Une situation particulière a été faite à la guerre de Vendée dans cet ensemble compliqué. Seule «guerre» identifiée comme telle pendant la période révolutionnaire, elle se distingue de toutes les autres opérations contre-révolutionnaires, que ce soit la chouannerie bretonne ou normande, les soulèvements à répétition dans la vallée du Rhône, les insurrections des Barbets près de Nice, pour ne prendre que quelques exemples parmi les plus connus. La «guerre de Vendée», qui dans sa phase essentielle n’aura duré que de 1793 à 1796, a été considérée comme le théâtre le plus important des affrontements entre les deux France à l’époque. Elle a mobilisée contre elle la totalité du pays[2], a subi des batailles et des dévastations considérables; la «région» a sans doute perdu plus de 200 000 personnes pendant ces événements, ce qui en fait le lieu, de tout le pays, le plus marqué par la violence [3]. Son histoire devient emblématique de la résistance populaire, paysanne et catholique, dans les siècles qui suivent, et le monde entier en fait un symbole [4].
Cette place spécifique explique le sens des pages qui suivent, qui n’entendent pas s’occuper de la totalité de la Contre-Révolution, mais de la Vendée dont la signification symbolique organise de façon spécifique les rapports entre histoire, mémoire et littérature. Il s’agit bien de l’originalité de la Vendée ici, qui exacerbe les difficultés à connaître la Contre-Révolution dans l’ensemble de l’histoire de la France, et qui en l’occurrence noue un rapport particulier à la mémoire et à l’histoire.
 
1- Commençons par rappeler que la «guerre de Vendée» doit sa dénomination aux affrontements entre les Conventionnels plutôt qu’aux mouvements contre-révolutionnaires demeurés fragmentés dans le sud de la Loire, même s’ils pouvaient se définir tous dans leur défense du trône et de l’autel. C’est dans le miroir imposé par la Révolution que la Vendée a trouvé son existence, au même titre que Coblence est devenu le symbole de l’émigration nobiliaire. D’emblée, la Vendée a été l’objet d’enjeux politiques et idéologiques, qui ont parfois entraîné des retranscriptions erronées des faits et plus souvent ont justifié la création de récits fantasmatiques, immédiatement. Un exemple peut être apporté par les massacres de Machecoul  commis en mars-avril 1793 par les insurgés, qui sont connus aussitôt dans tout le pays ; les journaux et les révolutionnaires parlent parfois de 800 morts, donnent des descriptions horrifiques et précises, qui se retrouveront ensuite sous la plume de Michelet et de Jaurès à la fin du XIXe siècle. Il faut revenir à un travail d’érudition précis pour s’opposer aux traditions historiographiques et établir un bilan qui ne doit pas dépasser le nombre de 160 victimes [5].

Extraits des items

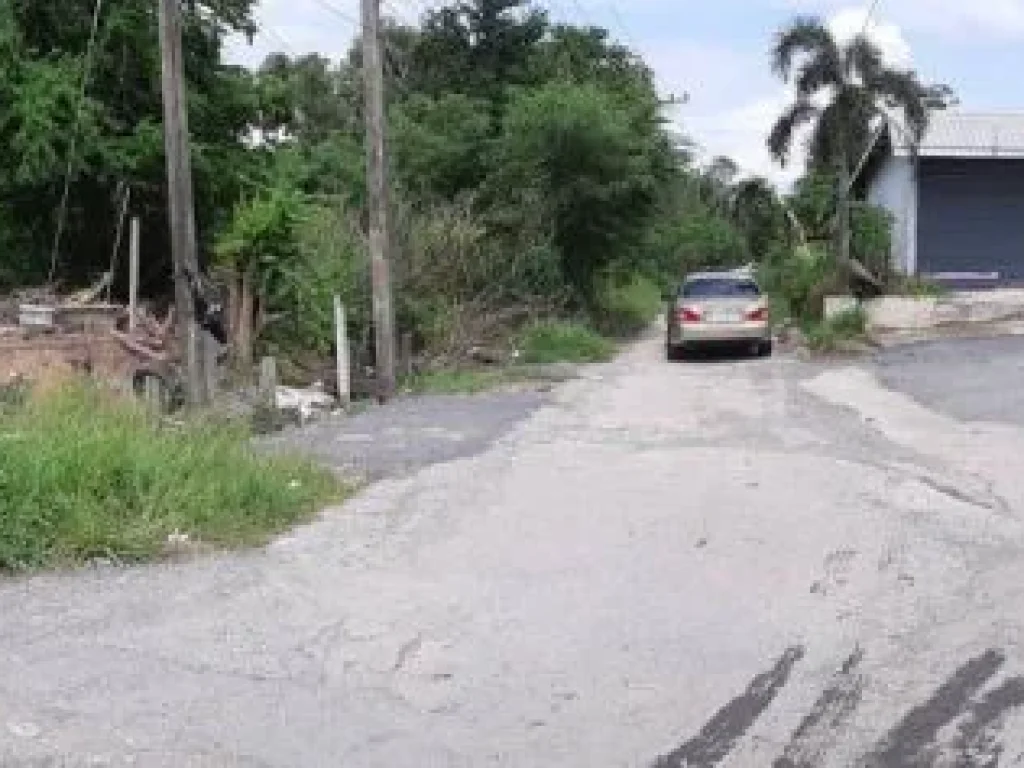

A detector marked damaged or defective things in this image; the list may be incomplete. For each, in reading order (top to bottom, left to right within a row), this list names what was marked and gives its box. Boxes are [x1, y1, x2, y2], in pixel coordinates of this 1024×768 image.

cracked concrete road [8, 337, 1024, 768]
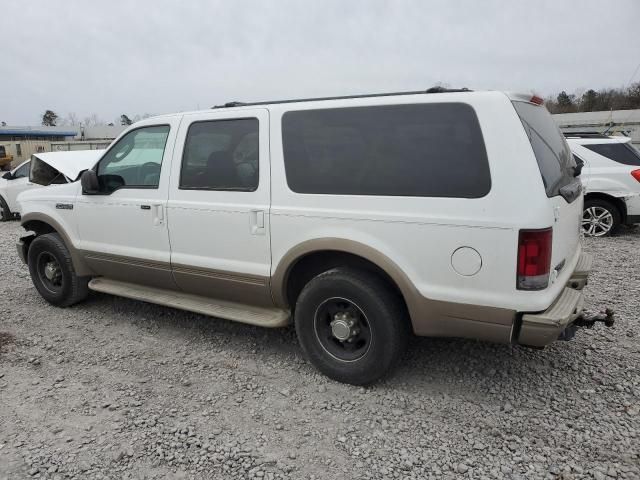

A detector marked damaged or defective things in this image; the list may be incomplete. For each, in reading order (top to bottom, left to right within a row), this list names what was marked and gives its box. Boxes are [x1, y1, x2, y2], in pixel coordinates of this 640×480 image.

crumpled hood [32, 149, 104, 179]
==
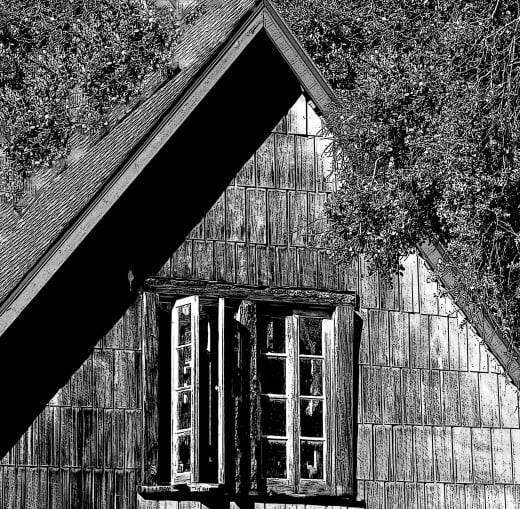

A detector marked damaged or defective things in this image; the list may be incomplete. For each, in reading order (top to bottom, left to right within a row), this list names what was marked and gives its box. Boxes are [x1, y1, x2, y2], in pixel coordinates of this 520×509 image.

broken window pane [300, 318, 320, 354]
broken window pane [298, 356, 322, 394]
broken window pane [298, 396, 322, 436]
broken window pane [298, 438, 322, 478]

Questions d'étude
#1 Recopiez le passage du texte sur la guerre de Vendée en commençant à « Cette place spécifique » et en terminant à « et à l’histoire. ».
#2 Traduisez en anglais cette phrase du texte sur la guerre de Vendée : « C’est dans le miroir imposé par la Révolution que la Vendée a trouvé son existence, au même titre que Coblence est devenu le symbole de l’émigration nobiliaire. »

Corrigé de l'exercice
#1
Cette place spécifique explique le sens des pages qui suivent, qui n’entendent pas s’occuper de la totalité de la Contre-Révolution, mais de la Vendée dont la signification symbolique organise de façon spécifique les rapports entre histoire, mémoire et littérature. Il s’agit bien de l’originalité de la Vendée ici, qui exacerbe les difficultés à connaître la Contre-Révolution dans l’ensemble de l’histoire de la France, et qui en l’occurrence noue un rapport particulier à la mémoire et à l’histoire.

#2 It is in the mirror imposed by the Revolution that the Vendée found its existence, in the same way that Koblenz became the symbol of the emigration of the nobility.